The foaming sure is interesting....I haven't seen what you describe in 45 or 50 years, but mixing diesel fuel or kerosene into the transmission oil used to be a commonly done way to make up a cheap home-made flushing fluid. Lots of garages did it. And yes, that mix sure would foam. In fact, foaming was the aim as it was thought to clean out particles better that way. It could be that is what you are facing. If so, the problem is getting all the flushing oil out and good undiluted HST back in. I don't know of any way to do that except as we've already gone through. But do reuse the filter, and start with any cheap bulk hydraulic oil from the farm store. At least it would be cleaner than someone else's old oil. We used to use 10wt. motor oil for the first few hydraulic system changes after a flush. As Mikesee said, half of the oil in any HST/Hydraulic system is in things like the cylinders and hoses which don't gravity drain. IF that really is what happened, you are you are going to have to drain it many times - and also have to run it through all gears and all hydraulics in between changes.
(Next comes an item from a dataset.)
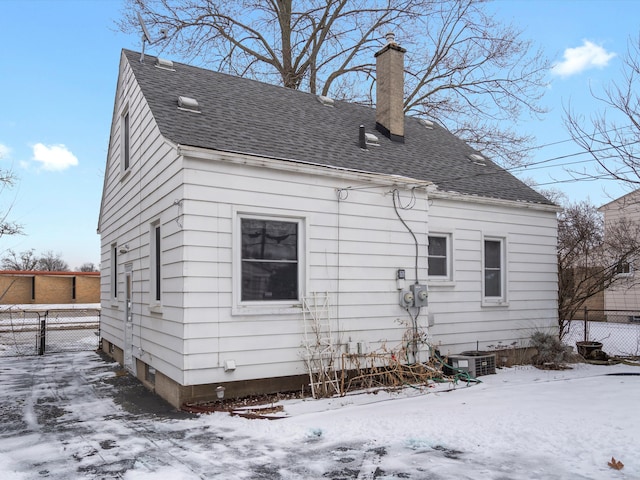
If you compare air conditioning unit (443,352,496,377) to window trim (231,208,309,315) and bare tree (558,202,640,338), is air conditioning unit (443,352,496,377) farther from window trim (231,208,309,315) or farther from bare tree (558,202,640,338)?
bare tree (558,202,640,338)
The partly good news is that if the flushing oil we're decribing here really is the reason for the foaming, it that doesn't automatically mean that there was some problem that the DPO (Dread Previous Owner) was trying to fix. I had a mechanical repair shop in the 1960s, and we routinely did this type of flushing. It was simply considered to be good practice and good maintenance. In addition to routine maintenance, flushing was considered to be absolutely necessary if the hydraulic system had been contaminated by a failed component or with water. Normal wear on the internally wetted brakes are also a source of particles. I don't do that sort of flushing anymore; not even on my own machines. But I'm not ready to say it was wrong either. In fact, I just this fall I had to have the crowd cylinder on the JD310 rebuilt because it was squawking. The mechanic said the bores were all clean & smooth, but a buildup of sludge under O ring seals was pushing them too tightly against the sliding surfaces. Turns out that sludge buildup was the source of the squawk. So all it needed was an twenty dollar O-ring kit (and a thousand dollar bill for labor). Would periodic flushings have prevented that problem? Well, after half a century of turning wrenches I'd give that answer as a firm "maybe".....and even shade it slightly in the direction of "probably". .. ....

Since you have a JD and Kubota dealer nearby you might ask them what they do when a hydraulic system needs flushing. Or do they even still do that?
It's worth asking; and I'm kinda curious what they would say.
.... Luck, rScotty
 
   / Kubota B21 Foaming Transmission Fluid. #9  
I read somewhere that mixing dissimilar brands/types of oil can produce foaming. If it were me, I would just drain it, change any filter(s) involved then refill with Kubota hydraulic oil. Then see what happens.
 
   / Kubota B21 Foaming Transmission Fluid. #10  
If you can wait for the results before doing anything I recommend a used oil analysis. That would probably tell you if you had anything "bad" in the oil.